Già, il record di squadra. Dopo un inizio promettente, sei vittorie nelle prime sette gare (con l'eccezione della sculacciata subita alla Oracle Arena contro i Golden State Warriors), i Thunder hanno totalizzato solo altri due successi (in casa con Rockets e Nets), a fronte di sette rovesci, verificatisi anche contro squadre non irresistibili, come Orlando, Indiana, Detroit e Sacramento. Il bilancio è dunque ora in perfetta parita, un 50% che pone i Thunder nel gruppone di cui fanno parte anche Portland Trail Blazers, Los Angeles Lakers e Utah Jazz. Ma ciò che preoccupa maggiormente della nuova versione di OKC (senza Kevin Durant e Serge Ibaka) è l'incapacità di trovare varianti allo schema del Westbrook contro tutti, in particolare nell'ultimo quarto di gioco, quando le partite sono in bilico e il numero zero attacca su ogni possesso. Quanto sono lontani i tempi in cui Scott Brooks poteva permettersi il lusso di sguinzagliare James Harden dalla panchina, come fantastica alternativa al primo quintetto. Ora a Oklahoma City è rimasto solo il giocatore da UCLA, un fenomeno che mette insieme una tripla doppia ogni due sere, che segna e fa segnare, che costringe gli avversari ad adeguarsi alle sue caratteristiche. Eppure, il Westbrook contro tutti non è una novità: già nella stagione 2014-2015 i Thunder furono presi per mano dal buon Russ, complice l'infortunio al piede di Kevin Durant, salvo però non riuscire a raggiungere i playoffs, beffati in volata dai New Orleans Pelicans di Anthony Davis. 

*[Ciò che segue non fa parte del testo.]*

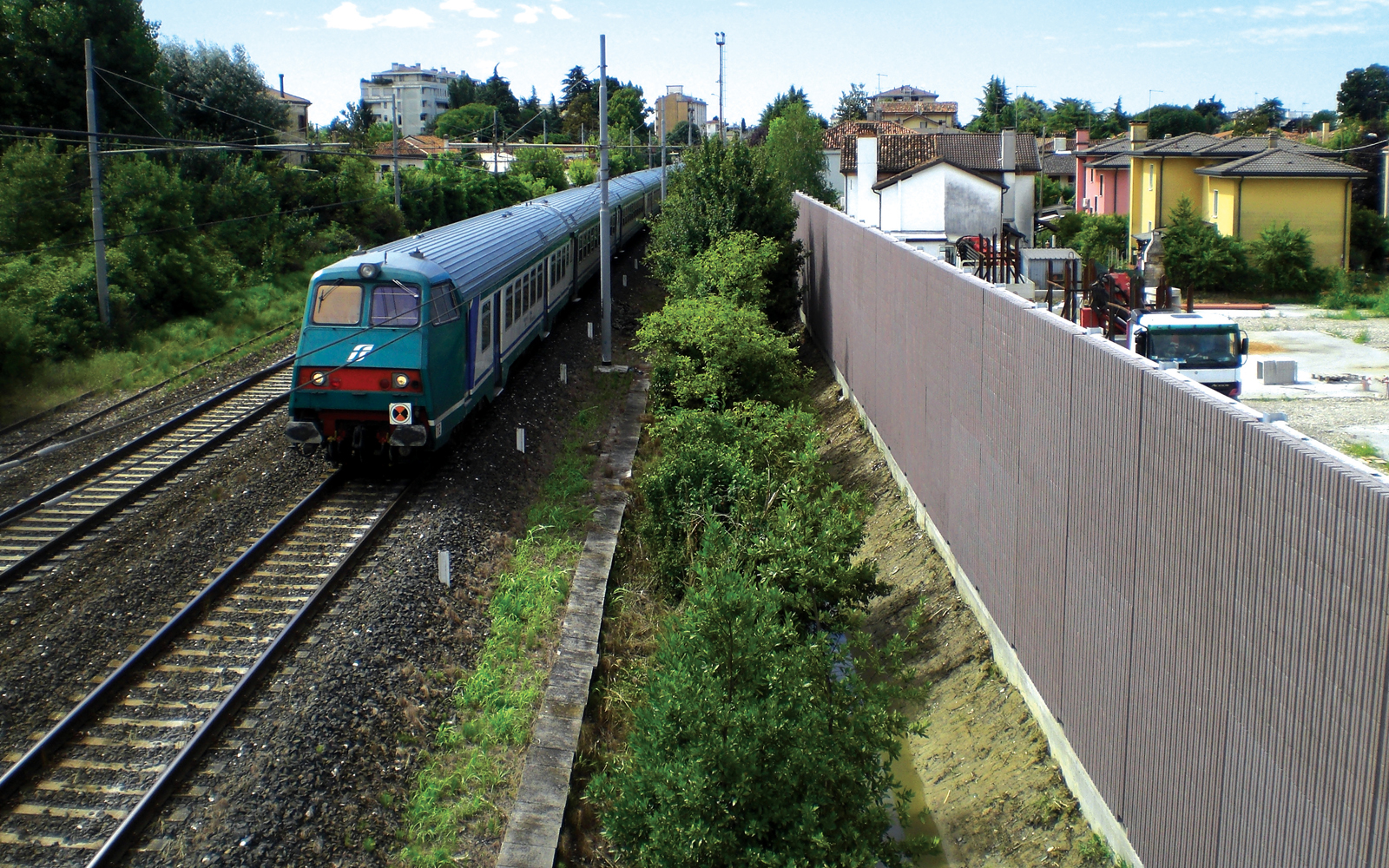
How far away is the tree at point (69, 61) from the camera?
31.8m

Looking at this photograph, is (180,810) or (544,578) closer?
(180,810)

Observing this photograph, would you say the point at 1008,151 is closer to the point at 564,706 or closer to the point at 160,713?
the point at 564,706

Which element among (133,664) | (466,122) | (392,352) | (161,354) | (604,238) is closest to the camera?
(133,664)

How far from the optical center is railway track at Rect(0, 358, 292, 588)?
11.7m

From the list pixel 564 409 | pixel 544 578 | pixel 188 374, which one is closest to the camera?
pixel 544 578

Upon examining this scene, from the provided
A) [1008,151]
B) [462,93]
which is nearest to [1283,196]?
[1008,151]

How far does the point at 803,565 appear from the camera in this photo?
381 inches

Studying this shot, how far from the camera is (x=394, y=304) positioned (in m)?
13.4

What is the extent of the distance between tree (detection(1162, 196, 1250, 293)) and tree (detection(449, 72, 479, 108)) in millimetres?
116579

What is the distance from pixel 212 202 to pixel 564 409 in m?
19.7

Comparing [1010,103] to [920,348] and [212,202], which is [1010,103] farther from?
[920,348]

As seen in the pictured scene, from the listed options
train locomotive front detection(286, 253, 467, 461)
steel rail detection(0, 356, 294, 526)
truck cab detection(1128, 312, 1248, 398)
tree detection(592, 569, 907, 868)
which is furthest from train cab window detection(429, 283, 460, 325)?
truck cab detection(1128, 312, 1248, 398)

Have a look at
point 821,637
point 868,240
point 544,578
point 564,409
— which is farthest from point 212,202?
point 821,637

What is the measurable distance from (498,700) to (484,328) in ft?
25.6
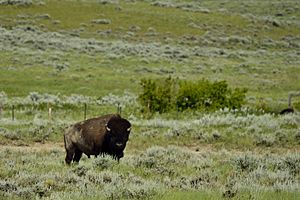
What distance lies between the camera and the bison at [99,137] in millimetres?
12577

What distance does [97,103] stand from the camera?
29406mm

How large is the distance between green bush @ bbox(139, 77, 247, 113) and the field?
682mm

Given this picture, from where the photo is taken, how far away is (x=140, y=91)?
34875mm

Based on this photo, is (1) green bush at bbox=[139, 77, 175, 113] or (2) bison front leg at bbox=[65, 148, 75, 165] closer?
(2) bison front leg at bbox=[65, 148, 75, 165]

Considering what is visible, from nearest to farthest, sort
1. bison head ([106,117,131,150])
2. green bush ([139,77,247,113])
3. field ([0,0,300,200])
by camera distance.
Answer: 1. field ([0,0,300,200])
2. bison head ([106,117,131,150])
3. green bush ([139,77,247,113])

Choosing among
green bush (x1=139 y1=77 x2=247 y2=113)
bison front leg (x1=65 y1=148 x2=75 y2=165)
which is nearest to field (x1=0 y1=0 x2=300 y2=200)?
bison front leg (x1=65 y1=148 x2=75 y2=165)

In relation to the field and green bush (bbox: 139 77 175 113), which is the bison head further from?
green bush (bbox: 139 77 175 113)

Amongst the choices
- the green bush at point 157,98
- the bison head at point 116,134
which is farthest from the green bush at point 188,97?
the bison head at point 116,134

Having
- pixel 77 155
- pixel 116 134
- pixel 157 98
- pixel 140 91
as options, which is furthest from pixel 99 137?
pixel 140 91

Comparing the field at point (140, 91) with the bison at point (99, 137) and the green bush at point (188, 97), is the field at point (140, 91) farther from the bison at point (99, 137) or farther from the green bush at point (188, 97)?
the green bush at point (188, 97)

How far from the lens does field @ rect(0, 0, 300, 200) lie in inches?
396

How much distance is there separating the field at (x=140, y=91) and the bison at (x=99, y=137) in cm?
42

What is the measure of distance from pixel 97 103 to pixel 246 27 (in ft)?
144

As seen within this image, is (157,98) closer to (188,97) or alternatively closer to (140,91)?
(188,97)
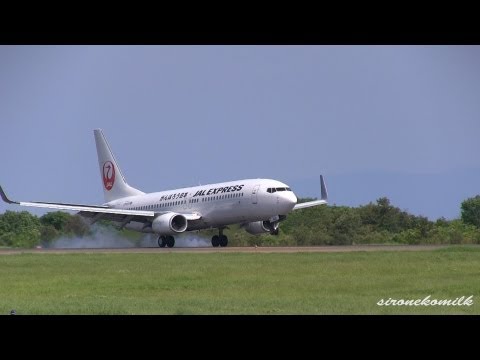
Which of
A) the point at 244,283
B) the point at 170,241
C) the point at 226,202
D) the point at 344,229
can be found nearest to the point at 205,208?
the point at 226,202

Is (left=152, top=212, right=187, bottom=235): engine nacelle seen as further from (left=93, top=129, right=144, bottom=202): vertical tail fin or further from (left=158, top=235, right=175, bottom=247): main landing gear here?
(left=93, top=129, right=144, bottom=202): vertical tail fin

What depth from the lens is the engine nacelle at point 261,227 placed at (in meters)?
59.3

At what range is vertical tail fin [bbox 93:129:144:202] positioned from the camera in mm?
71750

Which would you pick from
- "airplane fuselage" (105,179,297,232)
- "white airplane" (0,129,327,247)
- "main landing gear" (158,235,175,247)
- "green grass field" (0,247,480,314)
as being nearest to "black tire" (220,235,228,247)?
"white airplane" (0,129,327,247)

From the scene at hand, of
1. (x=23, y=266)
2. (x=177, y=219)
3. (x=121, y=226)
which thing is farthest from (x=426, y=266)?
(x=121, y=226)

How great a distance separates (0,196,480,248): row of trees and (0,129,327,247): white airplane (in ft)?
10.1

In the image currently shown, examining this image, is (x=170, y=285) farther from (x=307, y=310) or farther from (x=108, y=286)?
(x=307, y=310)

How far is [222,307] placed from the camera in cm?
2239

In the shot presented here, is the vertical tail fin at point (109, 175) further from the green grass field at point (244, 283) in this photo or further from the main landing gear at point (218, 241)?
the green grass field at point (244, 283)

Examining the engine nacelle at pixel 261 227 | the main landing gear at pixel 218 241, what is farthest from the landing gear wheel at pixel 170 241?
the engine nacelle at pixel 261 227

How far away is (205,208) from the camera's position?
60219 millimetres

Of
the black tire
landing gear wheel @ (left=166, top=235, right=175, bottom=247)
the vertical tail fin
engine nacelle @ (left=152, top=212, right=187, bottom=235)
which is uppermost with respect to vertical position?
the vertical tail fin

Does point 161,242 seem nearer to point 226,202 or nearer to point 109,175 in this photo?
point 226,202

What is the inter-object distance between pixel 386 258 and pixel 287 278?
785cm
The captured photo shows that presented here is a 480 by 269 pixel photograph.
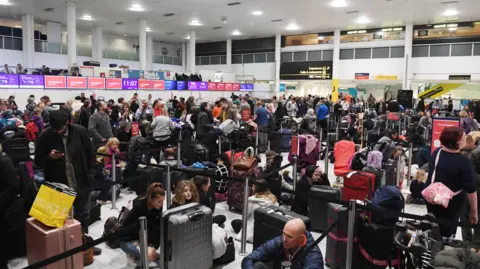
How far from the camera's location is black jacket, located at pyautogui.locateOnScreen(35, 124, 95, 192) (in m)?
4.27

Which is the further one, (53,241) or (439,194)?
(439,194)

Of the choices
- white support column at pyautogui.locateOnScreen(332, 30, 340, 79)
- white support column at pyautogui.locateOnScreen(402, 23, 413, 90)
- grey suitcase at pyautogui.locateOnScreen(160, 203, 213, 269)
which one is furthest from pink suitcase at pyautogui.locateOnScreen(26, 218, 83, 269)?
white support column at pyautogui.locateOnScreen(332, 30, 340, 79)

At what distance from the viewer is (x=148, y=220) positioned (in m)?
4.03

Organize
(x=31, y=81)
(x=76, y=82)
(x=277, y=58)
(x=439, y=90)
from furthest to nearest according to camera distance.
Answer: (x=277, y=58), (x=439, y=90), (x=76, y=82), (x=31, y=81)

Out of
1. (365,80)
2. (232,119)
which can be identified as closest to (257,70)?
(365,80)

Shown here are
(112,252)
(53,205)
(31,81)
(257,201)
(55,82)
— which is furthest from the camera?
(55,82)

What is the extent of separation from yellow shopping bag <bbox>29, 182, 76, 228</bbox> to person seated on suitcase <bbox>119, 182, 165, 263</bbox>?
2.21ft

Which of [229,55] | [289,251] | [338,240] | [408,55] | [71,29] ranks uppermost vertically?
[229,55]

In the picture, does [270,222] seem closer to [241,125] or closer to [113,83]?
[241,125]

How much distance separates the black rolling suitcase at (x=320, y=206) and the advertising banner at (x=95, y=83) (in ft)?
53.3

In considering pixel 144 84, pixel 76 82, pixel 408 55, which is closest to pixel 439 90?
pixel 408 55

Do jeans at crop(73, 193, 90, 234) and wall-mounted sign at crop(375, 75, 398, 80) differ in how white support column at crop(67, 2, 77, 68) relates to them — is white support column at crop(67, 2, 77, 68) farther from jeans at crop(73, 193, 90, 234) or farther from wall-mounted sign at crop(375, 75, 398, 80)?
wall-mounted sign at crop(375, 75, 398, 80)

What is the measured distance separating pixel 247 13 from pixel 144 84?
793 cm

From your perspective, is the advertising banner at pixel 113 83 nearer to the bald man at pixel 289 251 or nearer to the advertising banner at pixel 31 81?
the advertising banner at pixel 31 81
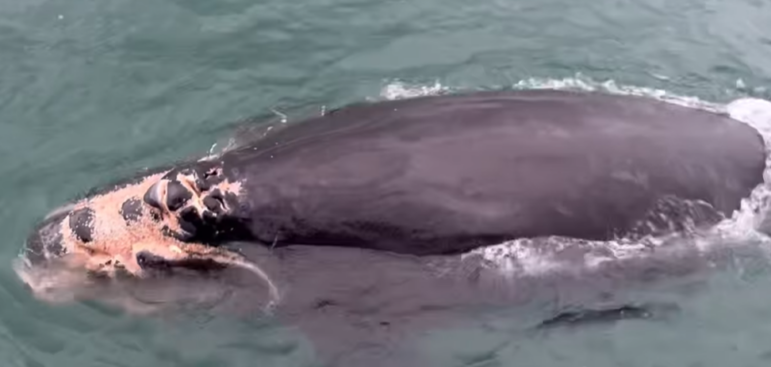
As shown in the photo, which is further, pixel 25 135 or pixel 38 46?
pixel 38 46

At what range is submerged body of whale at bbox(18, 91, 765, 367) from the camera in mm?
6633

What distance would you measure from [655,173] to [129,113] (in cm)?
429

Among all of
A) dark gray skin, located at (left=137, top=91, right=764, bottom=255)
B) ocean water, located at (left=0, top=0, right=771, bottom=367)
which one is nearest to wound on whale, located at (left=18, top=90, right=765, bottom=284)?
dark gray skin, located at (left=137, top=91, right=764, bottom=255)

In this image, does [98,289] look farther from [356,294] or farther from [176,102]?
[176,102]

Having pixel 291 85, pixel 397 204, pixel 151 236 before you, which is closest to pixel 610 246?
pixel 397 204

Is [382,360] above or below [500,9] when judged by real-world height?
below

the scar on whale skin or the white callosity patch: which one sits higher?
the scar on whale skin

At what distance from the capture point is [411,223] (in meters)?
6.67

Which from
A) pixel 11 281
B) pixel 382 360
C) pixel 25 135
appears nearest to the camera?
pixel 382 360

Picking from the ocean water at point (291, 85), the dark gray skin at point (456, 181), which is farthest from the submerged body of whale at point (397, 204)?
the ocean water at point (291, 85)

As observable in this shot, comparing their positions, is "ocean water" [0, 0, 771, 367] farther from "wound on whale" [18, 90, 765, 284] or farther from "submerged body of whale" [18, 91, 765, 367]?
"wound on whale" [18, 90, 765, 284]

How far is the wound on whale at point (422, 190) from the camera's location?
6.63m

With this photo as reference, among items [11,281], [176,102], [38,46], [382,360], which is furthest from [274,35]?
[382,360]

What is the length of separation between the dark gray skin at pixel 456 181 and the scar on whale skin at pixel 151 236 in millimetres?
49
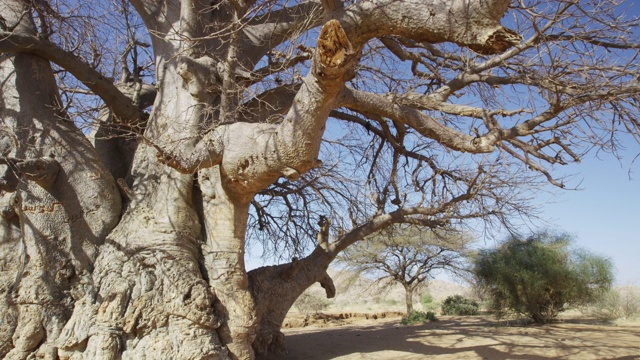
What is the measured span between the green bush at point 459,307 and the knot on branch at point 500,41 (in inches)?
556

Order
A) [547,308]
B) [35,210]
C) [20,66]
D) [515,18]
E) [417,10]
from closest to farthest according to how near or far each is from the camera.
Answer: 1. [417,10]
2. [515,18]
3. [35,210]
4. [20,66]
5. [547,308]

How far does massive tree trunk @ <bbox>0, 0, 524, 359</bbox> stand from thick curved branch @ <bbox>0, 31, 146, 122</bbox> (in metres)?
0.03

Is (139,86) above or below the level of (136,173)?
above

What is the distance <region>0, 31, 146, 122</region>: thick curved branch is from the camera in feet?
16.0

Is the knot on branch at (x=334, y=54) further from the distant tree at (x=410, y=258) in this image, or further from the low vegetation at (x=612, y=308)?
the distant tree at (x=410, y=258)

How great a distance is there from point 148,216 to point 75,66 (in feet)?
6.21

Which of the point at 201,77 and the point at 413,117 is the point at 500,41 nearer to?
the point at 413,117

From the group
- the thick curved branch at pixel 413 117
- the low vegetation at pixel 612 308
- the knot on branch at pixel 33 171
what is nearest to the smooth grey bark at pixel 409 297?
the low vegetation at pixel 612 308

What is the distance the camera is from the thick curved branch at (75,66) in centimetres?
488

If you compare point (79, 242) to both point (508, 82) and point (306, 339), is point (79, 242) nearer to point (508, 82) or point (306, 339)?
point (306, 339)

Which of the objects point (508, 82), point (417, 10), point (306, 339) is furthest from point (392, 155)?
point (417, 10)

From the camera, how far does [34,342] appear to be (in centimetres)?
440

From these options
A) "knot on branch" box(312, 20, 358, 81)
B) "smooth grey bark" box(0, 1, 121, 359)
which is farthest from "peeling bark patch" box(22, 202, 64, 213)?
"knot on branch" box(312, 20, 358, 81)

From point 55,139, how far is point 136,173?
0.87 meters
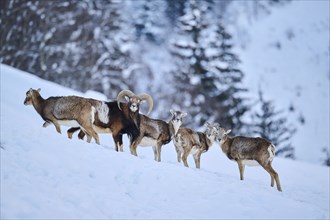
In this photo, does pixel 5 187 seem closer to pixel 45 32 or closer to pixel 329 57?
pixel 45 32

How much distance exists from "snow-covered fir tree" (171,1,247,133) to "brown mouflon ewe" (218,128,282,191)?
25.4 m

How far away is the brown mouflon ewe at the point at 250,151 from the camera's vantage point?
1549 centimetres

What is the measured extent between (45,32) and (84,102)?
2417 centimetres

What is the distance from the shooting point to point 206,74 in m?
45.2

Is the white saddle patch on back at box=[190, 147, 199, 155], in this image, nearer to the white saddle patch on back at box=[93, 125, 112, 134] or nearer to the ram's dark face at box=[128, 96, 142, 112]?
the ram's dark face at box=[128, 96, 142, 112]

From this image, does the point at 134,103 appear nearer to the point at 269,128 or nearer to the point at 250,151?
the point at 250,151

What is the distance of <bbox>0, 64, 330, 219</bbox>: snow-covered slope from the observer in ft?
32.4

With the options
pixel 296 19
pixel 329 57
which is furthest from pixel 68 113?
pixel 296 19

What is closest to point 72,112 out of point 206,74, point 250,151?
point 250,151

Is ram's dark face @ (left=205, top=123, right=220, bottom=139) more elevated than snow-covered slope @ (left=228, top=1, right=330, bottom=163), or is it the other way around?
ram's dark face @ (left=205, top=123, right=220, bottom=139)

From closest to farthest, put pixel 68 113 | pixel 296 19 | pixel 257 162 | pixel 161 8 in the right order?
pixel 68 113, pixel 257 162, pixel 161 8, pixel 296 19

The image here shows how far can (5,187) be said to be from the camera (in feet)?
31.7

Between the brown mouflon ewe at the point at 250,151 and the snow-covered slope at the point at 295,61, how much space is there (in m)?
45.8

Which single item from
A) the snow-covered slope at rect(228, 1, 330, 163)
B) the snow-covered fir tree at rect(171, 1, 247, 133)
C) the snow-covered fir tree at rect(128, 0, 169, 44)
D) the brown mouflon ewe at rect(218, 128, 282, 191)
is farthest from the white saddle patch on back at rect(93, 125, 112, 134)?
the snow-covered fir tree at rect(128, 0, 169, 44)
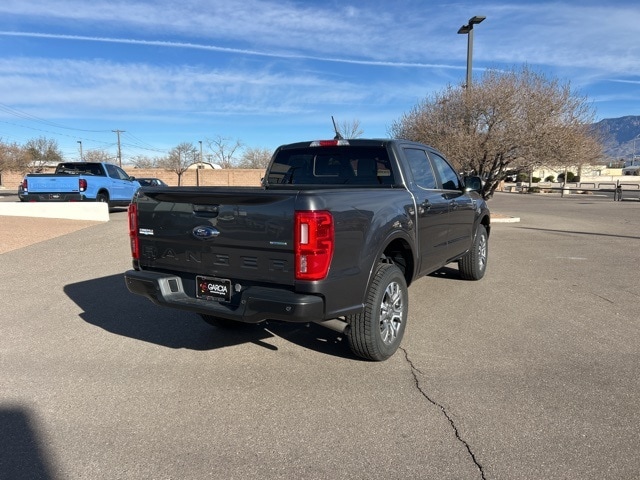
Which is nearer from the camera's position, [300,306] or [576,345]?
[300,306]

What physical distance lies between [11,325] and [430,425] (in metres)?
4.64

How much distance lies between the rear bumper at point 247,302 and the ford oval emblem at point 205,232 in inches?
19.0

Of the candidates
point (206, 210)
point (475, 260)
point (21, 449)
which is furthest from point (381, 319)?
point (475, 260)

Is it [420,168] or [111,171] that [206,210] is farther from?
[111,171]

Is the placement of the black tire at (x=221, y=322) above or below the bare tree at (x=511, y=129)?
below

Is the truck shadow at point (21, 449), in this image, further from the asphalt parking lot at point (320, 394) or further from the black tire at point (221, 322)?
the black tire at point (221, 322)

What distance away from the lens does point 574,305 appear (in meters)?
6.10

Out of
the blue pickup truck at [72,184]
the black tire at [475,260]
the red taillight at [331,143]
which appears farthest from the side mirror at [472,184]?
the blue pickup truck at [72,184]

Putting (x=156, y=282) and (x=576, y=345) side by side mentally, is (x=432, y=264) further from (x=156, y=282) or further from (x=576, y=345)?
(x=156, y=282)

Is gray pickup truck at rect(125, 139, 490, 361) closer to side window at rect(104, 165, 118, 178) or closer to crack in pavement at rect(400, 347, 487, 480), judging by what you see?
crack in pavement at rect(400, 347, 487, 480)

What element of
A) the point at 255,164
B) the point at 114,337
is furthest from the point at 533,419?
the point at 255,164

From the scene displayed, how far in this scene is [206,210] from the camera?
3.84m

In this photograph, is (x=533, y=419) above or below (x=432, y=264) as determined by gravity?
below

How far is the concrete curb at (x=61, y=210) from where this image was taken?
1598cm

Numeri e risultati di squadra sono simili a quel finale di regular season, nonostante intanto siano cambiati un bel po' di interpreti. Questa edizione dei Thunder varata da Sam Presti si affida infati - oltre a Westbrook - a Victor Oladipo, fortemente voluto e acquisito tramite trade - dagli Orlando Magic la scorsa estate. Il prodotto di Indiana è però un esterno simile allo stesso Westbrook, con una spiccata propensione alle penetrazioni al ferro e con un tiro da tre punti migliorato ma non sempre affidabile. Una backcourt potenzialmente esplosivo, per gli avversari ma anche per i Thunder stessi, perchè quando la partita diventa tutta di Westbrook, Oladipo finisce per doversi spaziare sul perimetro come spot up shooter, quasi fosse un Morrow qualsiasi, perdendo così buona parte della sua pericolosità. Discorso opposto per Andre Roberson, ottimo difensore e giocatore di sistema, ma tiratore battezzato dagli avversari per la sua scarsa pericolosità dall'arco. Tra i lunghi, si sta ritagliando uno spazio sempre più importante invece Steven Adams, il neozelandese di granito fantastico soprattutto in difesa e a rimbalzo offensivo, mentre il rookie Domantas Sabonis sta provando a riciclarsi in un quattro che allarga il campo, ma con risultati alterni. Esclusa l'eventualità di schierarsi con continuità con le twin towers Adams e Kanter, Donovan ha speso dato minuti nei finali di gara a Jerami Grant, altro giovane con doti atletiche fuori dall'ordinario, ma giocatore tutto da costruire. Westbrook e altri quattro, dunque, in una squadra che rischia diventare prevedibile nell'imprevedibilità del suo leader e che pare star cercando un'ala piccola dalla braccia lunghe e con buon range di tiro (un simil Durant, insomma). Il primo nome sulla lista di Sam Presti è quello di Rudy Gay - sempre secondo le indiscrezioni dei network americani - in rotta con i Sacramento Kings.